Probabilistic Use of High Frequency Words Helps Language Acquisition.

Frost, R. L. A., Monaghan, P., & Christiansen, M. H. (2017). Probabilistic Use of High Frequency Words Helps Language Acquisition. Poster presented at the 23rd Annual Conference on Architectures and Mechanisms for Language Processing (AMLaP), Lancaster, UK.


High-frequency words have been found to benefit speech segmentation (Bortfeld, Morgan, Golinkoff, & Rathbun, 2005) and grammatical categorisation (Monaghan, Christiansen, & Chater, 2007), with recent research suggesting learners may be able to draw on these cues for both types of task at the same time (Frost, Monaghan & Christiansen, 2016). For instance, in English “the” occurs frequently, punctuating sequences of words in speech, and “the” also reliably precedes nouns – thereby providing grammatical category information, while also possibly assisting segmentation. Previous studies have tested the effect of high-frequency words on language acquisition by presenting them reliably within the experimental language, however natural language contains noise and variability that may provide further opportunities for robust learning (Monaghan, 2017). 

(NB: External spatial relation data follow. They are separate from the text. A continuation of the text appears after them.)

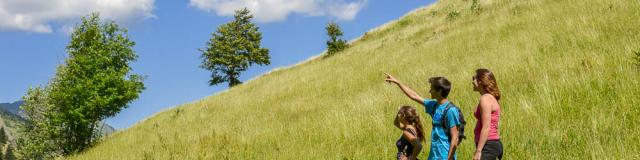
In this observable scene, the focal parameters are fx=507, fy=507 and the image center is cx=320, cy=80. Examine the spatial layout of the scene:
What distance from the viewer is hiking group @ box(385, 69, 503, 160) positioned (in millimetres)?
3215

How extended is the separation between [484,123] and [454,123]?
0.24 m

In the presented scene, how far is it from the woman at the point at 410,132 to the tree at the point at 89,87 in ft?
65.4

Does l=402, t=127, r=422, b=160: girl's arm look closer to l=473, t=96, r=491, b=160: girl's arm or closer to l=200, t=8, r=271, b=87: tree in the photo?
l=473, t=96, r=491, b=160: girl's arm

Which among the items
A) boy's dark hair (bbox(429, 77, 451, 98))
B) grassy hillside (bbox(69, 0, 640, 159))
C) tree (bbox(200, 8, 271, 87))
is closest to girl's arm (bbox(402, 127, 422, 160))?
boy's dark hair (bbox(429, 77, 451, 98))

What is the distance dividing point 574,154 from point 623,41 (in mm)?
4141

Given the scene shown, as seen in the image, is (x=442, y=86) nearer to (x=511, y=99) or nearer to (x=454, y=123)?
(x=454, y=123)

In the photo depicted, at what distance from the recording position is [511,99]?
20.6 feet

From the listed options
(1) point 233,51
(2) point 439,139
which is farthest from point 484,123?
(1) point 233,51

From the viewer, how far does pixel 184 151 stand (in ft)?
26.6

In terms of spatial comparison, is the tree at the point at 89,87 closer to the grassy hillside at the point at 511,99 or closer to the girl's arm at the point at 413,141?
the grassy hillside at the point at 511,99

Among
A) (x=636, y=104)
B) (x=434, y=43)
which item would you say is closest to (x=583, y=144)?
(x=636, y=104)

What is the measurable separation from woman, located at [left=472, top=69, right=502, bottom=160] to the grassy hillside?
39.6 inches

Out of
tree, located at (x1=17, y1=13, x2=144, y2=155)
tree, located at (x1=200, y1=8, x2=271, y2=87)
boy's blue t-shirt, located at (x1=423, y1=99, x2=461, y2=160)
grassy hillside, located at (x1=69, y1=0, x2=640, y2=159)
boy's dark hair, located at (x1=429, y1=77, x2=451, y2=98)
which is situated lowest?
boy's blue t-shirt, located at (x1=423, y1=99, x2=461, y2=160)

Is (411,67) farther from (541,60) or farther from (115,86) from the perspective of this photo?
(115,86)
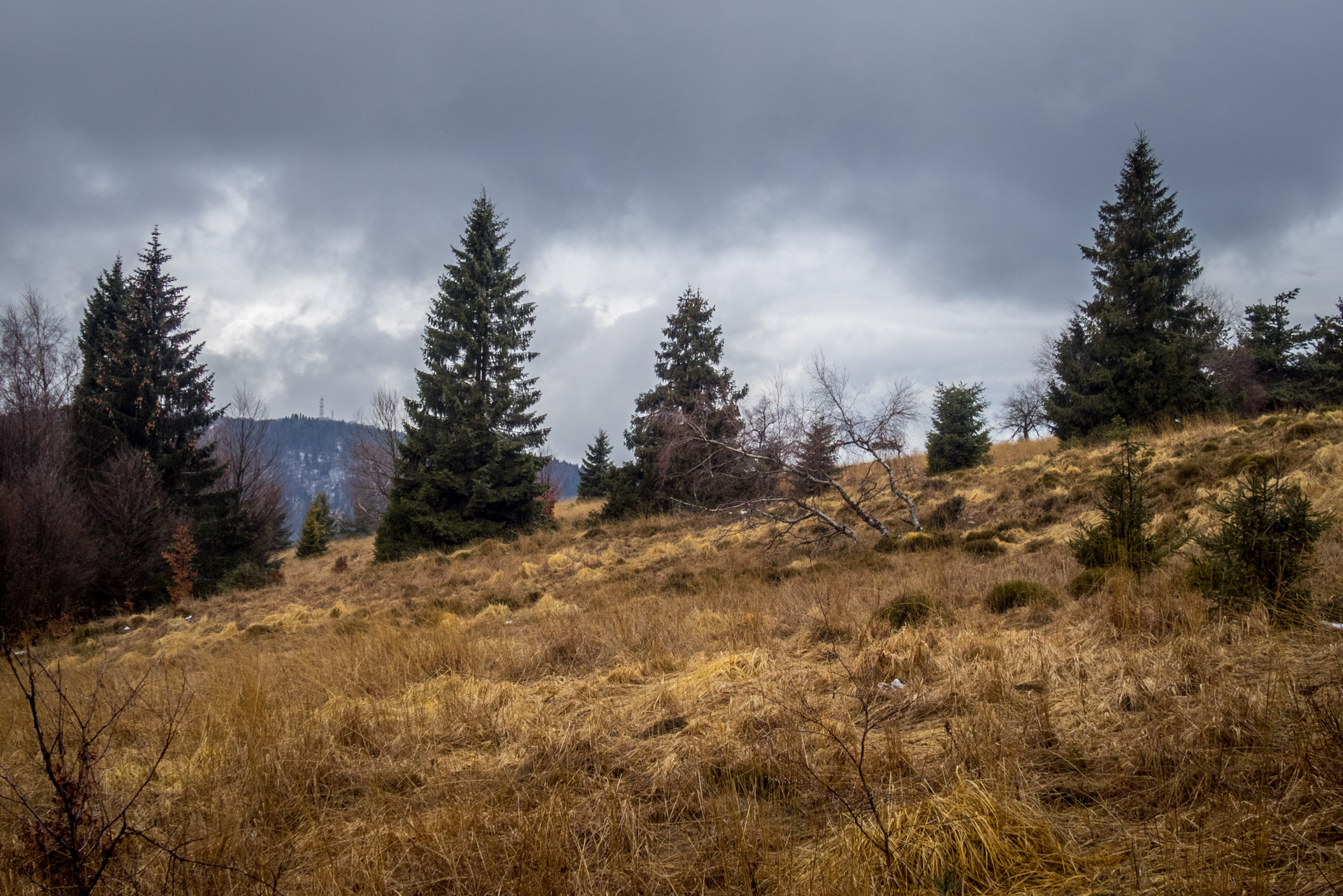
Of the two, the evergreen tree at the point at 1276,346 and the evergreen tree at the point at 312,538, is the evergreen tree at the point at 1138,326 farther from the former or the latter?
the evergreen tree at the point at 312,538

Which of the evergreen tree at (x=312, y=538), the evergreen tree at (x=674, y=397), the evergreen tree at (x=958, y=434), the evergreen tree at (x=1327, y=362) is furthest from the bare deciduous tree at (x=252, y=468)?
the evergreen tree at (x=1327, y=362)

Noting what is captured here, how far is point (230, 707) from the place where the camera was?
174 inches

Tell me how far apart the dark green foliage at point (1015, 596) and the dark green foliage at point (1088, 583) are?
0.25 m

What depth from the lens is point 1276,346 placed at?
25.2 meters

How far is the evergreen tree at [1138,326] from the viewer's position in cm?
1816

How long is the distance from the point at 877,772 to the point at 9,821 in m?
4.44

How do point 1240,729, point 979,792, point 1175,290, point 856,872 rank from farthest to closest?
1. point 1175,290
2. point 1240,729
3. point 979,792
4. point 856,872

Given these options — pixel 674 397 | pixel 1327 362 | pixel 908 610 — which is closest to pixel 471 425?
pixel 674 397

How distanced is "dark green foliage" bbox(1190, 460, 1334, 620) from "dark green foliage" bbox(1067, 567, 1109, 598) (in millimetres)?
1090

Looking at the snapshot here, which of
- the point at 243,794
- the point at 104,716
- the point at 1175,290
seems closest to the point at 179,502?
the point at 104,716

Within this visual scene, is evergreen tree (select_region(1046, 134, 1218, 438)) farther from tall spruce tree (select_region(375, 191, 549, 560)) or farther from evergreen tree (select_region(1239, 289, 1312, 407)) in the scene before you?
tall spruce tree (select_region(375, 191, 549, 560))

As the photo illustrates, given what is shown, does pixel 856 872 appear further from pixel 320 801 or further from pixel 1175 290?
pixel 1175 290

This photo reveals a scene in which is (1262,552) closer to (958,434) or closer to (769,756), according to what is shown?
(769,756)

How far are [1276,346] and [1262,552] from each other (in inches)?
1179
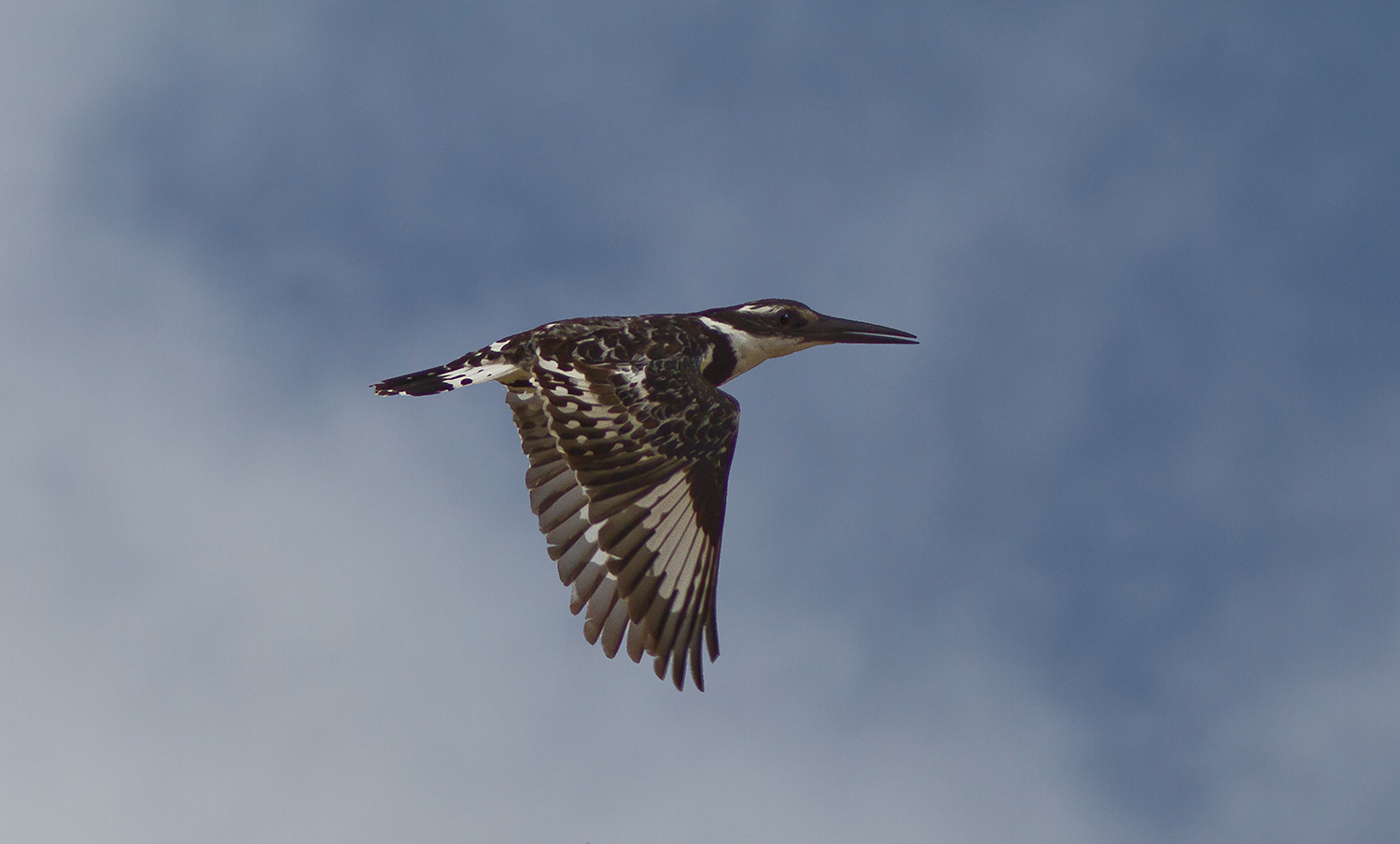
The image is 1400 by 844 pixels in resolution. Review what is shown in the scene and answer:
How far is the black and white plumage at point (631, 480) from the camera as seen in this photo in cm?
891

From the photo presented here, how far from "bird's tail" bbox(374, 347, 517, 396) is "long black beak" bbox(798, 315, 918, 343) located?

We tested the effect of variability on learning by familiarising adults with continuous speech comprising repetitions of target words, which were preceded by one of two high-frequency marker words 100%, 67%, or 33% of the time, with marker words distinguishing targets into two otherwise unidentifiable categories. Participants completed a 2AFC speech segmentation task, and a similarity judgement categorisation test, followed by a cross-situational word learning task where target words from the training speech were mapped onto actions and objects depicting two different grammatical categories (nouns and verbs), presented across multiple trials. Critically, labelling was either consistent or inconsistent with the distributional categories (between subjects), to examine whether learners drew on the statistics of the input during subsequent language use. Participants also completed a vocabulary test, which assessed which mappings they had learned.

There was a clear advantage of variability, with the 67% group performing best on measures of segmentation (100%: M = .62, SE = .03; 67%: M = .71, SE = .03; 33%: M = .67, SE = .02) and categorisation - giving significantly higher similarity ratings to test pairs containing items from the same (M = 3.80, SE = .17) versus different (M = 3.62, SE = .16) grammatical categories (t (23) = 2.194, p = .039). Data from the vocabulary test indicated that all conditions were better able to map target words onto nouns (overall M = .693, SE = .03) than verbs (overall M = .59, SE = .03, t (71) = 3.146, p = .002), but trends in the means indicated learning of verbs was better when target words labelled nouns and verbs in a way that was consistent (M =.63, SE = .035) rather than inconsistent (M = .55, SE = .038) with the distributional category distinction (though this difference was not significant, t (70), 1.461 p = .149). The data indicate that variability can help learners draw on the same high-frequency words during speech segmentation and grammatical categorisation. Further, findings suggest high frequency marker words denoting distributional categories may be especially helpful for learning of verbs.